RA patients are known to have a 2- to 4-fold higher incidence of malignant lymphoma as a complication than the general population [4]. Although MTX is used as a first-line treatment for patients with RA, it carries a risk of LPD [2]. When LPD occurs, biologics are often used in the RA patients as an alternative to MTX [5]. LPD, including malignant lymphoma, has been found to occur in RA patients receiving MTX, and this is termed MTX-LPD. The WHO classifies it as immunodeficiency-associated LPD. EBV infection is said to be a complication in about half of MTX-LPD cases, and EBV reactivation has been implicated [6,7,8]. It is thought that the EBV gene releases factors similar to growth factors, transcription factors, and apoptosis inhibitors, causing B lymphocytes to transform into lymphoblasts, exhibiting tumor-like growth [9]. The most common sites of MTX-LPD are lymph nodes [10] and tonsils [11], but thyroid [12], lung [13], liver [14], and colon lesions [15] have also been reported.

Imaging modalities, such as US and CT, can aid the diagnosis of hepatic lymphoma/MTX-LPD. A previous report has indicated that penetrating vessels running through the tumor visualized by US was helpful for diagnosis of hepatic lymphoma [16]. In the present case, penetrating vessels running through the tumor were detected by CT scan. The evidence suggests that MTX-LPD should be considered in RA patients who are receiving MTX medications when CT or US shows a hepatic mass with signs of penetrating vessels.

A search of PubMed using the terms “MTX-LPD” and “hepatic”, or “MTX-LPD” and “liver”, yielded 12 available studies published in English between 2000 and 2022 [10, 14, 17,18,19,20,21,22,23,24,25,26]. In all cases the patients had been treated with immunosuppressants such as MTX, steroids, infliximab, and tacrolimus. All had taken MTX for more than 24 months, and the median total dose of MTX was 1932 mg (960–6000 mg). Ten patients showed reactivation of EBV. The present patient had taken MTX for 24 months (total dose, 960 mg) and also showed reactivation of EBV. MTX-LPD involving the liver along with other parenchymal organs must be differentiated from cancer metastasis. As shown in Table 2, five patients with hepatic MTX-LPD accompanied by other parenchymal organ lesions involvement of the adrenal gland (n = 2), multiple lymph nodes (n = 1), spleen (n = 1), and colon (n = 1, this case).

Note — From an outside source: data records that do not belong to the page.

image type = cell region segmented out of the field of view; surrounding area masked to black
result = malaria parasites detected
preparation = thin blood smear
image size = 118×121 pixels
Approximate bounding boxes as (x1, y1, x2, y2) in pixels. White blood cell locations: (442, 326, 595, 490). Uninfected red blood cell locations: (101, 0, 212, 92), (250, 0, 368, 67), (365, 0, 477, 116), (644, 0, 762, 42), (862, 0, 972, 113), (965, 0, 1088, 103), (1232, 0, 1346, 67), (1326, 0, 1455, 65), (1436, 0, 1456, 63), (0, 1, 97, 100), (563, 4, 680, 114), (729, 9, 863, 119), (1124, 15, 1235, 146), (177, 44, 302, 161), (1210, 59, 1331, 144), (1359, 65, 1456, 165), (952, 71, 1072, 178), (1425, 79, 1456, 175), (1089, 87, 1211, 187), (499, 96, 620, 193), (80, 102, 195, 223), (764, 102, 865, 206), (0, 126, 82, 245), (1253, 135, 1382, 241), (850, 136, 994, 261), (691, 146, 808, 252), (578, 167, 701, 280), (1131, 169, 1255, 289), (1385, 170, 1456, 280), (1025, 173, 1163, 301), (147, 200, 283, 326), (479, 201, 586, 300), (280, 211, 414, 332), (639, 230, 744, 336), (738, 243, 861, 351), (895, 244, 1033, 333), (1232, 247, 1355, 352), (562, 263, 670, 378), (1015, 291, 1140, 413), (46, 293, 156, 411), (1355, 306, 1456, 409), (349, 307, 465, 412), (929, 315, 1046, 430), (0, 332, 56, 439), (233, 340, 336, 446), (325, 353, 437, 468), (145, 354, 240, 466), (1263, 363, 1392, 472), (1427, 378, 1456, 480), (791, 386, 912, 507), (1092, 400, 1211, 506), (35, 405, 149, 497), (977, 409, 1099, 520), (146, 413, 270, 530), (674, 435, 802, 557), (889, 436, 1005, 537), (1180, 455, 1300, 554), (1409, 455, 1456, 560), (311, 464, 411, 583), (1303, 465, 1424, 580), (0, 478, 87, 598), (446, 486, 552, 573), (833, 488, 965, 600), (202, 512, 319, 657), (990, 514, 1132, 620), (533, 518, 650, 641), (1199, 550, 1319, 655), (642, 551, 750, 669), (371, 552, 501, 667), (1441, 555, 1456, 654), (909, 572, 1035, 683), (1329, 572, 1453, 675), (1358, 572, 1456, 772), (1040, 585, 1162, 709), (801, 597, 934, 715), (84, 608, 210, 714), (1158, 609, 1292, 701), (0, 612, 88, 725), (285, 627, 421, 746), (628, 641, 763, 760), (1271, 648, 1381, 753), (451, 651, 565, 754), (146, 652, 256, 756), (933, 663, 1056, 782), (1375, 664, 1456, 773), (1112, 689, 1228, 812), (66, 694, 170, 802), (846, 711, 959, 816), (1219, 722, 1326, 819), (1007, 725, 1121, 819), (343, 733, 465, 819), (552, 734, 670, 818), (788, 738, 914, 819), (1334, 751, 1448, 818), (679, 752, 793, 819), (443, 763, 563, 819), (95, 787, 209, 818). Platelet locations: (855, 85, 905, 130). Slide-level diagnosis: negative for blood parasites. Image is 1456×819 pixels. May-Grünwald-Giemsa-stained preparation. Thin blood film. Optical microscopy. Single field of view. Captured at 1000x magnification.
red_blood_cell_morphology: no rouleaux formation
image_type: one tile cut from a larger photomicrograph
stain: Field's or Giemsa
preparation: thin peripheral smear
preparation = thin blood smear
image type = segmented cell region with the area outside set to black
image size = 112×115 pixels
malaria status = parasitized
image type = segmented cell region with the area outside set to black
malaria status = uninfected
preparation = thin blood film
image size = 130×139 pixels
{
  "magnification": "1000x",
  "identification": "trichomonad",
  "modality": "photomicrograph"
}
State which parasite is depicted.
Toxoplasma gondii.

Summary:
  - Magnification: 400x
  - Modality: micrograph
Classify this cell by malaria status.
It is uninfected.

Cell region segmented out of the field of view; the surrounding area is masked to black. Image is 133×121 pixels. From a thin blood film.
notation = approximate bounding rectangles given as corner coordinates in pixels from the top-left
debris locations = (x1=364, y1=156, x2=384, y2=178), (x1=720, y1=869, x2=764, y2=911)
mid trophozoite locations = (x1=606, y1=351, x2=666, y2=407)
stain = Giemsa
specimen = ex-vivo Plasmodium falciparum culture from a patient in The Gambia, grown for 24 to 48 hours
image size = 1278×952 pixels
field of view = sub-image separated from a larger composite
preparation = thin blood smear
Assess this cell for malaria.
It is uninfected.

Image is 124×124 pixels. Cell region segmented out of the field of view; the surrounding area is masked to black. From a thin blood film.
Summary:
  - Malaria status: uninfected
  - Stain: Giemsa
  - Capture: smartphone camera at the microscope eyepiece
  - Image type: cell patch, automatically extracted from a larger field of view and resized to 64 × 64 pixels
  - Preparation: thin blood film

In the listed MTX-LPD, DLBCL type cases (n = 8), MTX was discontinued and three of the patients achieved complete remission. Three additional patients achieved complete remission with chemotherapy. Two patients were treated by partial hepatectomy and had no recurrence. Two patients with MTX-LPD, Hodgkin lymphoma type, also stopped using MTX. One of them suffered relapse even after withdrawal of MTX, and the other underwent partial hepatectomy and had no recurrence. Our present patient achieved complete remission after MTX had been withdrawn. These findings suggest that immediate withdrawal of MTX is recommended for patients with hepatic MTX-LPD, DLBCL type. Our patient had two lesions; these may have been concurrent, or one may have been due to metastasis from the colon to the liver. Because of the multiple lymph node metastases and the histological similarities of the lesions, the possibility that the colon lesion had metastasized to the liver could not be ruled out. To our knowledge, this is the first case of MTX-LPD involving both the liver and colon to have been reported in English.